Securities Act of 1933
Release No. 7761 / October 26, 1999
Securities Exchange Act of 1934
Release No. 42059 / October 26, 1999
Administrative Proceeding File No. 3-8575
__________________________________ : In the Matter of : : : JOSEPH J. BARBATO : NEAL C. HARPER : FREDERICK J. KRAUSE : : _________________________________:
NOTICE OF PROPOSED PLAN FOR THE DISTRIBUTION OF DISGORGED FUNDS AND OPPORTUNITY FOR COMMENT BY NON-PARTIES
Notice is given, pursuant to Rule 612 of the Rules of Practice of the Securities and Exchange Commission, 17 C.F.R. §201.612, that the Division of Enforcement has filed its proposed Plan for the Distribution of Disgorged Funds ("Distribution Plan") in the above matter with the Securities and Exchange Commission (the "Commission").
OPPORTUNITY TO COMMENT
Pursuant to this notice, all interested parties are advised that the Distribution Plan may be obtained by submitting a written request to William H. Kuehnle, United States Securities and Exchange Commission, Mail Stop 8-8, 450 Fifth Street N.W., Washington, D.C., 20549-0808. Further, all persons desiring to comment on the Distribution Plan may submit their views, in writing, no later than November 29, 1999 to the Office of the Secretary, United States Securities and Exchange Commission, 450 Fifth Street, N.W., Washington, D.C. 20549.

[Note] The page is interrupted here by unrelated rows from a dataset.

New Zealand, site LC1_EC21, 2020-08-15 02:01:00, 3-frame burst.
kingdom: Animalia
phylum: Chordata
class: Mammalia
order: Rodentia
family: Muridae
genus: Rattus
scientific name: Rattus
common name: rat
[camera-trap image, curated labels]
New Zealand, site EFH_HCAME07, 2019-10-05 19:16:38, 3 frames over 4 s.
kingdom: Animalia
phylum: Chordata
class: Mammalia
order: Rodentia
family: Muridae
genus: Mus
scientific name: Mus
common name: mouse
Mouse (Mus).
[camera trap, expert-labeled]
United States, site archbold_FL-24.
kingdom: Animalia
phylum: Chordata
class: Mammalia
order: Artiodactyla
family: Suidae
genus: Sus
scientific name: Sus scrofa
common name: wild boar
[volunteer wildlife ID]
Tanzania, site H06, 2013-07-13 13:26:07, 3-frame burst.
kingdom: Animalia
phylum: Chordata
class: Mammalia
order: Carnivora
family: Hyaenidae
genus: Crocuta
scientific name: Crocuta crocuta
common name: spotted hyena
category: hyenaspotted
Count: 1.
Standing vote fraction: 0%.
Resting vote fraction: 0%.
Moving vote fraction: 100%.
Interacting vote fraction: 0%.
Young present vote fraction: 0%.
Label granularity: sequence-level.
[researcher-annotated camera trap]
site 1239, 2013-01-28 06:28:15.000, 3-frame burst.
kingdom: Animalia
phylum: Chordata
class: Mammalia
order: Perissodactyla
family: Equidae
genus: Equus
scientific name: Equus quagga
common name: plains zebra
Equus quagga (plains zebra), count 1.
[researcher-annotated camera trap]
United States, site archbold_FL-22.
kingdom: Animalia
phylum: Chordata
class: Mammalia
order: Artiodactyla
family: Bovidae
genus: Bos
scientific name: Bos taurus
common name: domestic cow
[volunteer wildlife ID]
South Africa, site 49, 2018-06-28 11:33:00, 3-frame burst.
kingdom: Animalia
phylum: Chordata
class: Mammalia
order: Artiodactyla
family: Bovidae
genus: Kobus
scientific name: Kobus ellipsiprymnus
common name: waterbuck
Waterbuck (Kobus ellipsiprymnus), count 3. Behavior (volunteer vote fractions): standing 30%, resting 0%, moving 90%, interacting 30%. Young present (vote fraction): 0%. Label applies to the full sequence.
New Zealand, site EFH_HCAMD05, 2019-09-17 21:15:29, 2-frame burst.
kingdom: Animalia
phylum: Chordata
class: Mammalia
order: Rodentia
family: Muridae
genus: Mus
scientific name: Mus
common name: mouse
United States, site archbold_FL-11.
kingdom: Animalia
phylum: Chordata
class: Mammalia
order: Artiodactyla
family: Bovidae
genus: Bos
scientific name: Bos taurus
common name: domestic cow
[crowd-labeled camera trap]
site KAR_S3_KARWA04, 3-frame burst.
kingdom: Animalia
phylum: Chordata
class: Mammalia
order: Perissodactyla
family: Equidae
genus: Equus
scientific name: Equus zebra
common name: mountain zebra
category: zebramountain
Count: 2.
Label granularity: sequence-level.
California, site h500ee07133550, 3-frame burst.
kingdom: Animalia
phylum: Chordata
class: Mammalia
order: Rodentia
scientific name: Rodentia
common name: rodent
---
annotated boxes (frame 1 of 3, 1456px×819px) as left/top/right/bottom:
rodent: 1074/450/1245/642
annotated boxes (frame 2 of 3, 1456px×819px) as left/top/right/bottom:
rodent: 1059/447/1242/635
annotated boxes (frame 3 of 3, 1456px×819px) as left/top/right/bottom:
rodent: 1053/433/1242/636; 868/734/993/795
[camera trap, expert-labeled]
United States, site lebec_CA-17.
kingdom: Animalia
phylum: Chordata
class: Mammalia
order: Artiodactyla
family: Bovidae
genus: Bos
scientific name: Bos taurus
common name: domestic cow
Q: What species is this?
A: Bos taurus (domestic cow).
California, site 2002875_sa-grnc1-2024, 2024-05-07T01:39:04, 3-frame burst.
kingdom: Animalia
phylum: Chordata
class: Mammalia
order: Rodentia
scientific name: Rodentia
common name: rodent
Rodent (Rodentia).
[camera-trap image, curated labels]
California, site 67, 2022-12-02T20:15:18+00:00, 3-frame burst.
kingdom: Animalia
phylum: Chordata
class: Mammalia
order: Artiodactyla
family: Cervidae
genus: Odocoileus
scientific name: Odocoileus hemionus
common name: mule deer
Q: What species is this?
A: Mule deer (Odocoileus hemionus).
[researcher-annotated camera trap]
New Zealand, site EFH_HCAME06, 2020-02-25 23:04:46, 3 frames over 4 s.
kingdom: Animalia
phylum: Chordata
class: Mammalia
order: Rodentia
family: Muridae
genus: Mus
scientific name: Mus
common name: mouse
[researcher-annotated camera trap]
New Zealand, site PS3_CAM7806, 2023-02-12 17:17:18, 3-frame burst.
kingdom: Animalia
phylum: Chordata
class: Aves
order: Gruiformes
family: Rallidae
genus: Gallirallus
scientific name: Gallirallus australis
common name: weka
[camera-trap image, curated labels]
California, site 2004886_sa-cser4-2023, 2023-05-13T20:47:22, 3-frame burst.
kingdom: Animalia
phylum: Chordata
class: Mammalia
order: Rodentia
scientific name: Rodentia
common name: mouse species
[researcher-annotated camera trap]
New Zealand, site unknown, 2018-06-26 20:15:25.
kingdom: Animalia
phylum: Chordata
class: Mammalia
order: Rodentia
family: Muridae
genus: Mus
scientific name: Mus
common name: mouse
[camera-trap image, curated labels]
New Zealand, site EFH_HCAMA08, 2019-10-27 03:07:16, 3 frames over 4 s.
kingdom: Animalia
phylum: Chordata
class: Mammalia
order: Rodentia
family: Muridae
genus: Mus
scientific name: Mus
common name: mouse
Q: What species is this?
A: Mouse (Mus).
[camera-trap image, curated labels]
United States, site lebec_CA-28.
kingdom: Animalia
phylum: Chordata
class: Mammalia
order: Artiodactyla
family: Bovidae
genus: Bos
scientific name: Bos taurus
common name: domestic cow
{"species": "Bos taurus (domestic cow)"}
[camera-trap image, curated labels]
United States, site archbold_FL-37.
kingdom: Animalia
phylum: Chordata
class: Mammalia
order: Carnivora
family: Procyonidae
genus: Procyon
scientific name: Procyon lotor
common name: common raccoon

THE PROPOSED PLAN OF DISGORGEMENT
On February 10, 1999, on an appeal from an initial decision of an Administrative Law Judge, the Commission found that Respondent Joseph J. Barbato, as a registered representative at Stuart-James Co., Inc., had violated Section 17(a) of the Securities Act and Section 10(b) of the Securities Exchange Act and Rule 10b-5 thereunder by engaging in fraudulent sales conduct against his customers. In addition to barring Barbato, the Commission ordered him to disgorge $45,142.00, representing profits in the form of commissions earned from his fraudulent conduct. The Commission also ordered the payment of $45,690.05 in prejudgment interest. The order further provided that interest would continue to accrue on all funds owed until they were paid. Because Barbato delayed in making payment, he was required to pay, and did pay, an additional $1,940.03 in postjudgment interest.
The Distribution Plan provides that Barbato's customers who were found in the Commission's decision to have been defrauded shall receive a distribution of the disgorgement in the amount of commissions received by Barbato on their accounts, together with a proportionate share of the prejudgment and postjudgment interest paid by Barbato.1 A Commission employee will act as administrator of the plan and will not receive any compensation other than his regular salary.
A Commission employee will act as administrator of the plan and will not reeive any compensation other than his regular salary.
For the Commission, by its Secretary, pursuant to delegated authority.
Jonathan G. Katz
1 The Commission's decision found that Barbato had defrauded the seven customers who testified for the Division in the proceeding.